Ha deciso di rinunciare all’incarico Maria Colavita, dottoressa specializzata in Urologia e Ginecologia, che avrebbe dovuto iniziare il suo lavoro di medico di medicina generale a Pescate. La dottoressa Colavita, nota alle cronache per questioni di assenteismo, tapiri ricevuti, una condanna a 18 mesi con la condizionale e polemiche che hanno accompagnato ogni suo incarico come medico di base, ha deciso di fare un passo indietro, prima ancora di aver messo piede negli ambulatori comunali di via Papa Giovanni Xxiii. Ma vuole raccontare la sua verità, senza nascondere l’amarezza provata per il caso scoppiato a Pescate.

«Povera Italia, oramai il medico non viene più valutato per la professionalità e competenza ma per quello che è scritto su internet.
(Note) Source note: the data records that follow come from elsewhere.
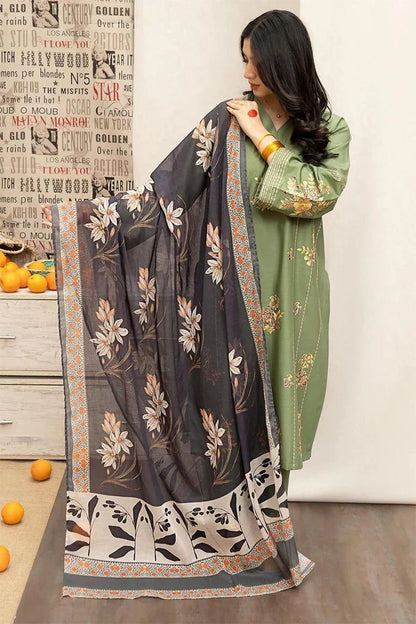 Zahra Shahjhan Lawn Summer Collection Ur-03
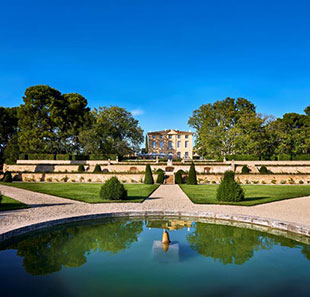 Klassieke muziek DUOS AMOUR OPERA CHATEAU LA GAUDE CONCERT DEGUSTATION AIX EN PROVENCE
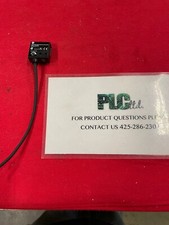 Allen Bradley Photoswitch 42SMR-7100 Series B Trans Beam Receiver Used/Warranty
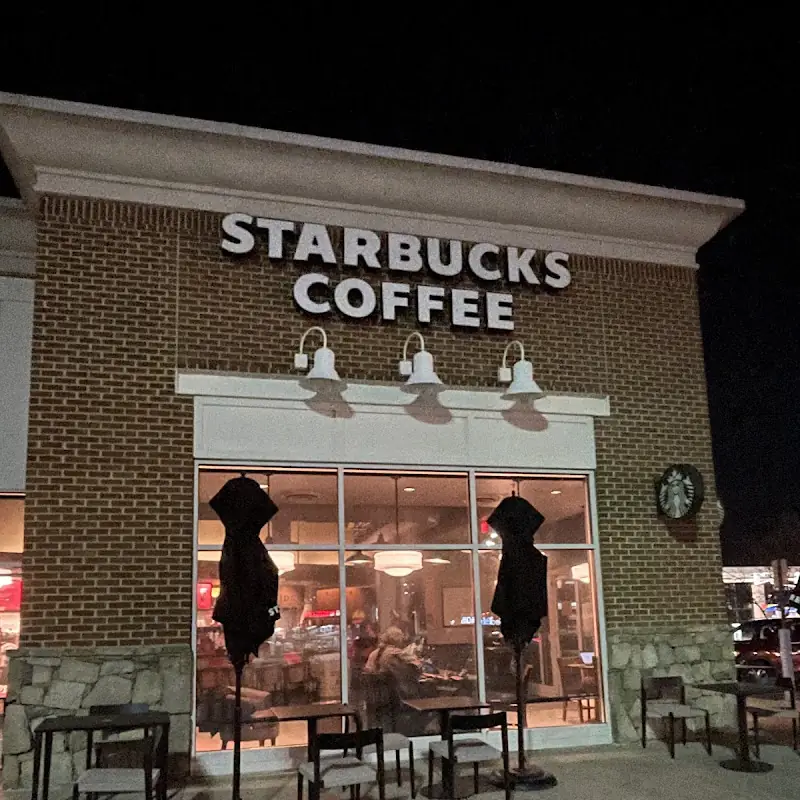 Starbucks Coffee Company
Devo dire che ho lavorato molto bene in Alto Adige come medico di base, dove la mentalità è tedesca e quindi guardano la professionalità e non le chiacchiere su Google».

Su internet, però, le notizie che la riguardano sono numerose. Il medico molisano specializzato in Urologia e Ginecologia è diventata nota alle cronache come “medico assenteista”, in seguito a due inchieste promosse da “Striscia la Notizia”.
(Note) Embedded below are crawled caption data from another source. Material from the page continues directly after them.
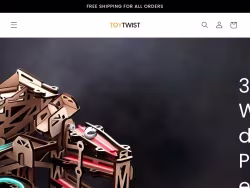 Toytwist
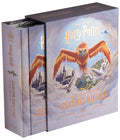 Harry Potter - Le grand livre pop-up des créatures magiques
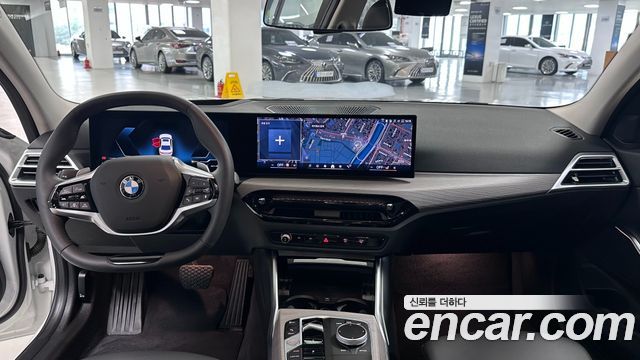 BMW 3 Series (G20) 320i 2025 — фото 7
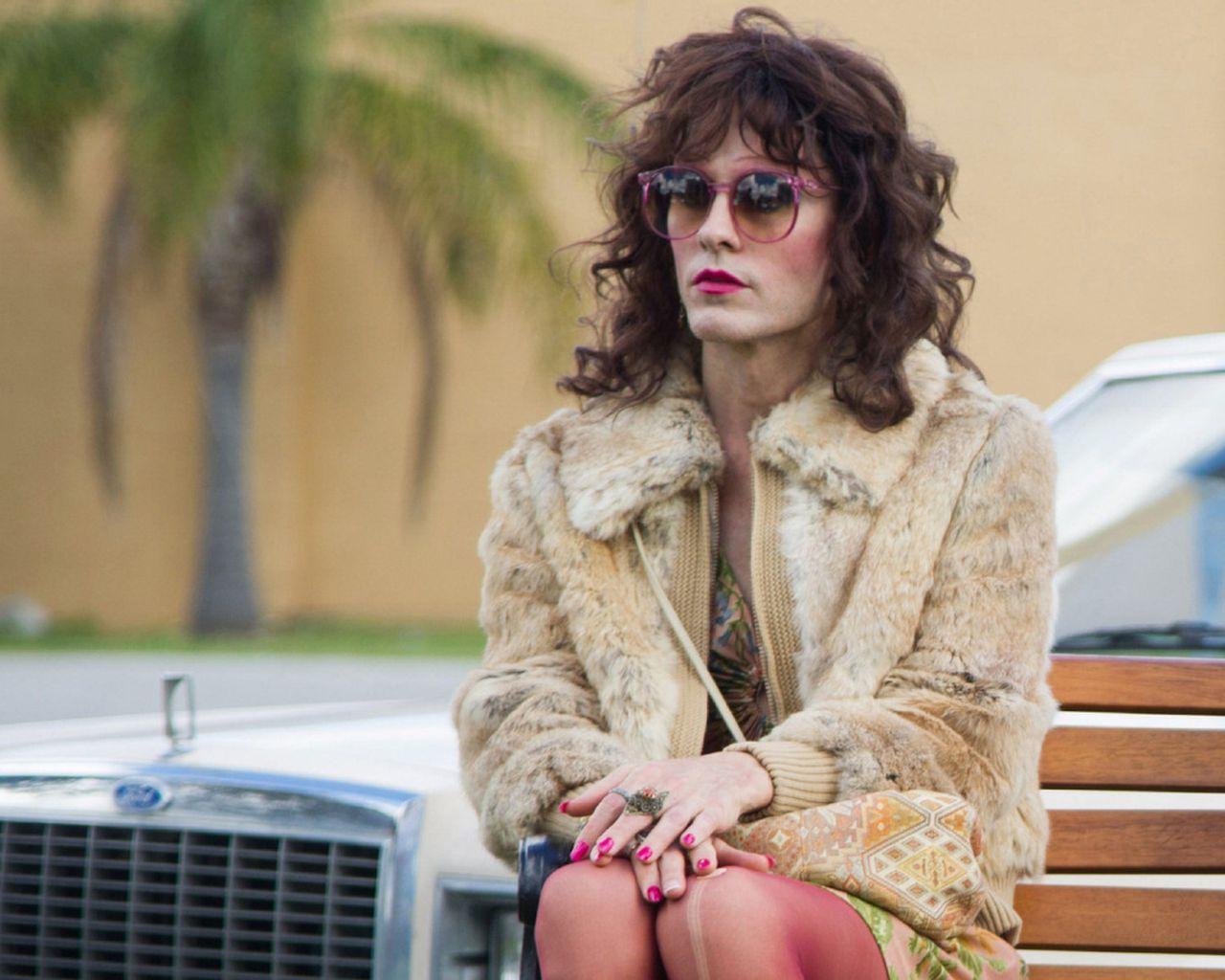 1280x1024 DVD reviews: Dallas Buyers Club and Cutie and the Boxer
«Malata per 15 anni, falsificazione, assenze. L’unica verità è che nel 2007 sono caduta dalle scale dell’ospedale di Rivoli. Scriva pure che l’episodio e le risate che Striscia la Notizia ha ricavato dal mio malessere hanno provocato a me la perdita dell’affido di mia figlia 12enne ed ai miei genitori un grande dolore, tanto che mio padre è deceduto dopo poco. Non hanno coscienza e fanno del male gratuitamente. Sarei davvero felice se questa persecuzione avesse una fine».

E aggiunge: «Non la prenda sul personale, ma visto che sono stati proprio i giornalisti a riempire le pagine di internet, del resto basta vedere quello che hanno scritto di Berlusconi, l’elenco delle persone diffamate in Italia è lungo, preferisco parlare soltanto di temi costruttivi. Per esempio il mio libro appena pubblicato in inglese sulla professione medica in Italia e già venduto in tutto il mondo».
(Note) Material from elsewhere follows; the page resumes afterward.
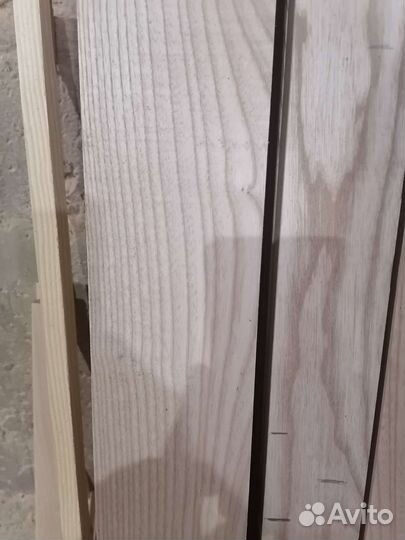 Черновая мебельная заготовка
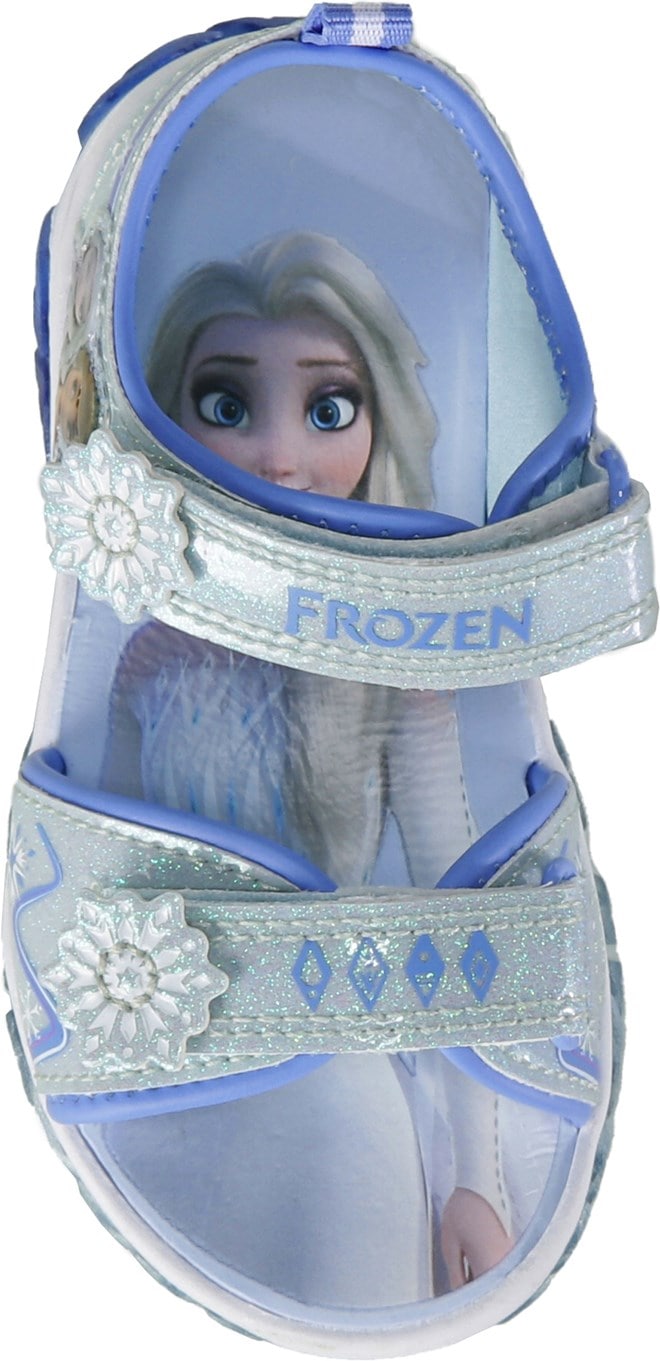 Elsa frozen 2 sandals hot sale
A Pescate la notizia della rinuncia della dottoressa Colavita è stata presa positivamente e Asst Lecco ha già provveduto a nominare un sostituto. Come si legge nell’avviso inviato agli ex assistiti del precedente medico, a firma del dottor Eugenio Scopinaro, direttore della Struttura Complessa di Cure Primarie: «Nell’attesa dell’inserimento di altro medico titolare nell’ambito territoriale composto dai comuni di Colle Brianza, Galbiate e Pescate, si è reso disponibile a garantire l’assistenza sanitaria il dottor Matloub Haghanikar Kamal a partire da giovedì 19 febbraio».

Il sindaco Dante De Capitani commenta: «Ringrazio il dottor Kamal di Galbiate per la disponibilità mostrata nei confronti dei nostri cittadini trovatisi senza medico e disorientati dopo la nomina di un sostituto che non ha mai preso servizio. Un ringraziamento doppio perché comunque il dottor Kamal riceverà i pazienti anche nell’ambulatorio di Pescate, seppure in orari e giorni limitati. Ringrazio anche il direttore Scopinaro che si è subito attivato per cercare una soluzione provvisoria che ha permesso ai miei cittadini di non restare neanche un giorno senza medico. Ovviamente è una situazione che, per come si è svolta, mi ha amareggiato, in cui l’amministrazione comunale non ha comunque competenze ma che seguiremo con determinazione fino alla nomina definitiva del nuovo medico, cercando nel contempo di alleviare i disagi per le persone anziane o fragili».